Don’t Dump: Helping the ED with SNF transfers

[Woo-hoo! GeriTech is pleased to welcome its very first clinician guest post, by Graham Walker, MD]

To dump: the act of defection; to put down or abandon (something) hurriedly in order to make an escape; to abandon or desert (someone).
To dump on: to treat badly.
If you understand these definitions, you understand why we call them “nursing home dumps” in the emergency department. The dementia patient transferred for confusion. The comfort-care-only patient transferred for cough. Now please don’t misconstrue my cynicism; many nursing homes do a great job, and have an incredibly difficult set of patients to care for; I’m frequently amazed at how many days and how many interventions they’ve tried before the patients are transferred. I’m not suggesting that all nursing home transfers are “dumps,” but certainly a number of them are.
The vast majority of the time, the staff member at the nursing home who felt the patient needed to come to the ER is gone, having “just left shift,” with a transfer sheet only stating “confused,” with a pleasantly demented patient wide-eyed, staring at you in the face without any particular complaint. At my hospital, we’re frequently much luckier, with pretty good communication and notes to know how the patient ended up in the ER.

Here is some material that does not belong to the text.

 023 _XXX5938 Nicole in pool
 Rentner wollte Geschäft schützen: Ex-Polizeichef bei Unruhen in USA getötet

So what is an ER doctor to do? It’s 2am, you’ve called all the family members, and no one’s answered. No one that knows the patient is at the skilled nursing facility. The paperwork gives you nothing about how the patient is “confused,” or “altered.” Your exam is normal. Here’s how it usually goes:
1) Order a CT head, cath UA, basic labs, EKG.
2) Give some IV fluids.
3) Wait until morning until you can get some more information, possibly having to sedate the agitated, demented patient and complicate their mental status even more.
Could there possibly, possibly be a better way? I think so. Enter SNFTube.

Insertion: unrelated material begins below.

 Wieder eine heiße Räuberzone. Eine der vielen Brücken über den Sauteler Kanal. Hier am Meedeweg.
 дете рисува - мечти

SNFTube: An idea to help the ED understand a SNF resident’s baseline

What if we had a way to know a demented patient’s–or any patient’s–baseline mental status and function? What if the doctor at the bedside could see a video of the patient’s baseline, best-case-scenario mental status and cognitive function, complete with some data on their most recent MOCA, along with some video of their baseline function? Do they move all 4 of their extremities? (Frequently when someone’s problem list already includes 3 prior strokes, it’s hard to know if their left-sided weakness is new or old.) Are they bed bound? Do they typically feed themselves? Can they get themselves dressed? Are they typically this agitated and angry at night? 

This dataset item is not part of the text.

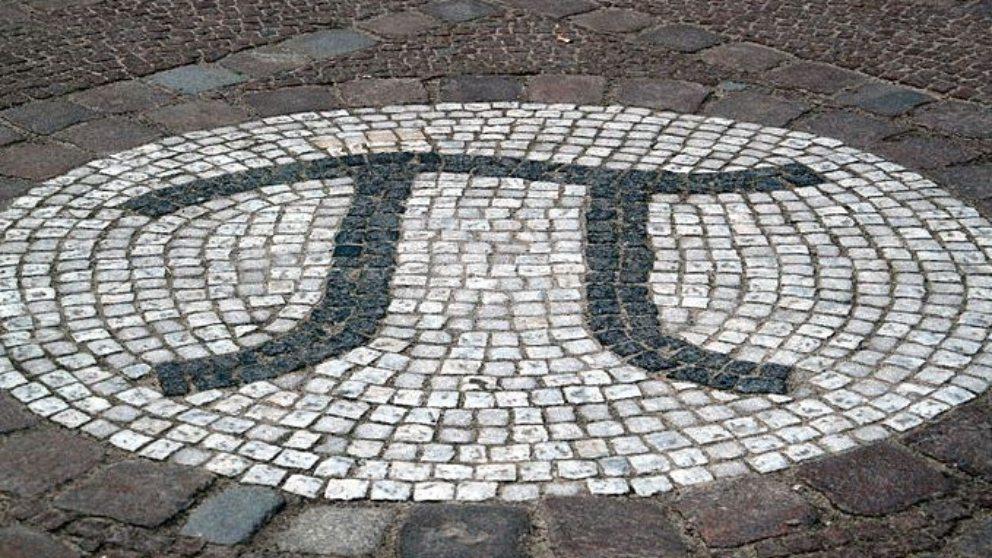 El número Pi (π) es enigmático y una constante con un valor igual al área del círculo o circunferencia.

This information would be incredibly helpful to any physician trying to make critical decisions about someone’s mother, father, sister, or brother, especially when no one is there to be able to provide some background for us.
We have the technology to upload millions of cat videos; why not make a service that helps us care for our aging (and growing) geriatric patient population?
“To dump” has one more definition, usually used in the digital world, and I think it’s actually quite apropos to what I’ve proposed: “a copying of stored data to a different location.” 
Anyone want to build it?
 
 
Graham Walker is an emergency physician in San Francisco, and the developer of several web-based medical tools: MDCalc, a medical calculator, and theNNT, an evidence-based medicine tool. His monthly column, Emergentology is featured in Emergency Medicine News. You can also find him on Twitter @grahamwalker.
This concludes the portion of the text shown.